I think the technology is there now to achieve these goals, but the OEMs won’t be able to meet them without volume sales. We’re close to seeing that with cars: BMW has tooled up to build the innovative i3, Nissan has sold 171,000 Leafs since 2010, and Tesla‘s Model S is now parked in 66,000 garages. Expect that number to go completely crazy when the Tesla Gigafactory starts gushing out enough batteries for 500,000 cars per year by 2020.
Panasonic, a partner in the Gigafactory, makes batteries for all kinds of applications, so motorcyclists could benefit from that vast economy of scale as well. With batteries maybe 20-40% more efficient and charging technology similarly improved, we could see the kind of motorcycle that’s a unicorn today – a high-performance, affordable, long-range vehicle that charges in a 30-minute riding break.
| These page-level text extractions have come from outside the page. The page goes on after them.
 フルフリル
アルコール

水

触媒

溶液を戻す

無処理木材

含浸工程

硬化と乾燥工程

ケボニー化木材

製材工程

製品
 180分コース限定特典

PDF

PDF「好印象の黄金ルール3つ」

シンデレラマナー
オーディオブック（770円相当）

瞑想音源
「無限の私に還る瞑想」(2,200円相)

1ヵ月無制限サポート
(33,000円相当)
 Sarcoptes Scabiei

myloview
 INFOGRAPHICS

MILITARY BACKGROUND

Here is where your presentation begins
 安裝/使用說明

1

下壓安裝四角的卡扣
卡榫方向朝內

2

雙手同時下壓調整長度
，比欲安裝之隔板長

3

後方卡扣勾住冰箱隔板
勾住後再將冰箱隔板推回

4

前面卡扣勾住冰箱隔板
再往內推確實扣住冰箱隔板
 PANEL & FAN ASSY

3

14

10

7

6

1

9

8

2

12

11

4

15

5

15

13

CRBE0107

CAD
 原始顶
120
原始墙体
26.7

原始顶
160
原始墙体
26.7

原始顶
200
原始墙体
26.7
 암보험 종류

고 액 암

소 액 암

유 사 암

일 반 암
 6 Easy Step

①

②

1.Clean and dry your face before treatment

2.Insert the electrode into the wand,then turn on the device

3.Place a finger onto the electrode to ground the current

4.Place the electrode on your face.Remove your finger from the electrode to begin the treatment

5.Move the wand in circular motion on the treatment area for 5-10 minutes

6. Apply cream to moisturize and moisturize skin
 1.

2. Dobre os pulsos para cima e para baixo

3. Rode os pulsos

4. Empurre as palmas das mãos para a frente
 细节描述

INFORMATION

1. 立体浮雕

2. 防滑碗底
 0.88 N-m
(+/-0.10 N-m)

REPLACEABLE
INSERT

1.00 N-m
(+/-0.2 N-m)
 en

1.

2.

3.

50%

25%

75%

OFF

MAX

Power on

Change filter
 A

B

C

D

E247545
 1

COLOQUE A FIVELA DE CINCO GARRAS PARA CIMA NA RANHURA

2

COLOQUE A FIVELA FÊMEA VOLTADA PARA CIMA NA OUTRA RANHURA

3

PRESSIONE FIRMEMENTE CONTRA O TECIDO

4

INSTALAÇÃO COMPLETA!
I don’t need such breakthroughs. I’m enjoying the benefits of electric transportation today. I drive a plug-in hybrid car with a 20-mile range on battery power that turns in about 40 mpg when the battery runs dry. Twenty miles is all I need for around-town errands, so I burn very little gas for personal use. My wife just leased a Fiat 500e, and it’s pretty amazing. It can go over 90 miles on a charge, but for her round-trip commute to work she only needs about a third of that. It’s silent, peppy, effortless to drive and park and might be the most fun car I’ve ever driven – like a 90-mph golf cart with a roof. The money we save in gas almost pays for the lease.
However, I’d gladly drop every electric car ever made in the crusher for the chance to own an electric motorcycle. I love electric motorcycles not for the gas savings or the tech-geek coolness or the overrated environmentally friendly image (battery production is pretty hard on the environment, even if the carbon footprint is reduced in the end, which is why I think the only truly environmental act is self-immolation), but for the unique and magical experience an electric motorcycle affords. No shifting, no noise, no vibration and 100% of available power at 1 rpm (theoretically). If 10,000 engineers were paid billions of dollars, maybe they could build an internal-combustion engine like that after 10 years. Probably not, as they’ve already been trying to do that for the last century and seem to have neared the peak of engine development. Anyway, why bother? We’ve had electric motors for 180 years. They work pretty fricking well.
The bottom line is I love electric motorcycles because they’re the closest thing we have to a magic carpet. If the perfect motorcycle transmits all the experience of the ride without imposing anything between the rider and the road, electric propulsion is the clear answer. An electric motorcycle is the best way to convert you into a mere grinning, disembodied head, hurtling through space and time. That’s why they don’t need to be that much better. Sign me up, I’m ready for the ultimate ride.
Gabe Ets-Hokin is available in Cool Mint, Wild Berry and new Peppermint Blast at participating Quik-Stoppe markets.